Assessment of chemo-mechanical impacts of CO2 sequestration on the caprock formation in Farnsworth oil field, Texas
Abstract
本研究利用Farnsworth Unit(FWU)油田内以13-10A井为中心井的反五点井组数据,评估注入CO2对Morrow B砂岩储层和 Morrow泥岩盖层的地球化学和地质力学影响。本研究还试图评估盖层的完整性和FWU油田的长期CO2封存能力。
在模拟工作之前,从矿场尺度模型中提取反5点井组模型,并利用可用的现场实测数据进行拟合。利用两个耦合的数值模拟模型继续研究。首先,建立了一个耦合的渗流力学-地球化学模型,通过模拟三种水相和六种矿物反应来模拟地层矿物的溶解和沉淀。此外,还建立了一个耦合的渗流力学-地质力学(流固耦合)模型,并利用该模型研究了应力变化对盖层孔隙度、渗透率和地面位移的影响。用莫尔-库仑圆准则和破坏包络线确定盖层破坏。本研究中,CO2-WAG注入之后是历史现场观察方案。
在预测期间,采用了1:3的水交替气体(WAG)注入比,20年的基准井底压力约束条件为5500 psi。模拟了注入后1000年的时间,以监测CO2羽流及其对CO2储层和盖层完整性的影响。模拟结果表明,地球化学反应对盖层孔隙度的影响微不足道,因为在1000年的注入后监测结束时,盖层孔隙度下降了约0.0003%。另一方面,最大应力引起的孔隙度变化约为1.4%,导致渗透率变化约为4%。据估计,地层中约3.3%因CO2与盖层相互作用封存。尽管盖层中存在这些岩石物理性质变化和CO2相互作用,但盖层仍保持其弹性属性,并被确定远未失效。
This study evaluates the chemo-mechanical influence of injected CO2 on the Morrow B sandstone reservoir and the upper Morrow shale caprock utilizing data from the inverted 5-spot pattern centered on Well 13-10A within the Farnsworth unit (FWU). This study also seeks to evaluate the integrity of the caprock and the long-term CO2 storage capability of the FWU.
The inverted 5-spot pattern was extracted from the field-scale model and tuned with the available field observed data before the modeling work. Two coupled numerical simulation models were utilized to continue the study. First, a coupled hydro-geochemical model was constructed to simulate the dissolution and precipitation of formation minerals by modeling three intra-aqueous and six mineral reactions. In addition, a coupled hydro-geomechanical model was constructed and employed to study the effects of stress changes on the caprock’s porosity, permeability, and ground displacement. The Mohr–Coulomb circle and failure envelope were used to determine caprock failure. In this work, the CO2-WAG injection is followed by the historical field-observed strategy.

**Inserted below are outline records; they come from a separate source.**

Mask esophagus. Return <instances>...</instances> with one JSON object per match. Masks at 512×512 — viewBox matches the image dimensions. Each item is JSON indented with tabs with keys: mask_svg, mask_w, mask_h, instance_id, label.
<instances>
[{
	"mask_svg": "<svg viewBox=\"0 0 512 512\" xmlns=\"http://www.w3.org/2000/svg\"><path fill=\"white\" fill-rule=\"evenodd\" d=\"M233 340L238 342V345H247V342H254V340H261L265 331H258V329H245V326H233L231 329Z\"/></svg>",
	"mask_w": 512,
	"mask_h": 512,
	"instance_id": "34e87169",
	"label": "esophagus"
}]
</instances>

During the forecasting period, a Water Alternating Gas (WAG) injection ratio of 1:3 was utilized with a baseline bottom-hole pressure constraint of 5500 psi for 20 years. A post-injection period of 1000 years was simulated to monitor the CO2 plume and its effects on the CO2 storage reservoir and caprock integrity. The simulation results indicated that the impacts of the geochemical reactions on the porosity of the caprock were insignificant as it experienced a decrease of about 0.0003% at the end of the 1000-year post-injection monitoring. On the other hand, the maximum stress-induced porosity change was about a 1.4% increase, resulting in about 4% in permeability change. It was estimated that about 3.3% of the sequestered CO2 in the formation interacted with the caprock. Despite these petrophysical property alterations and CO2 interactions in the caprock, the caprock still maintained its elastic properties and was determined to be far from its failure.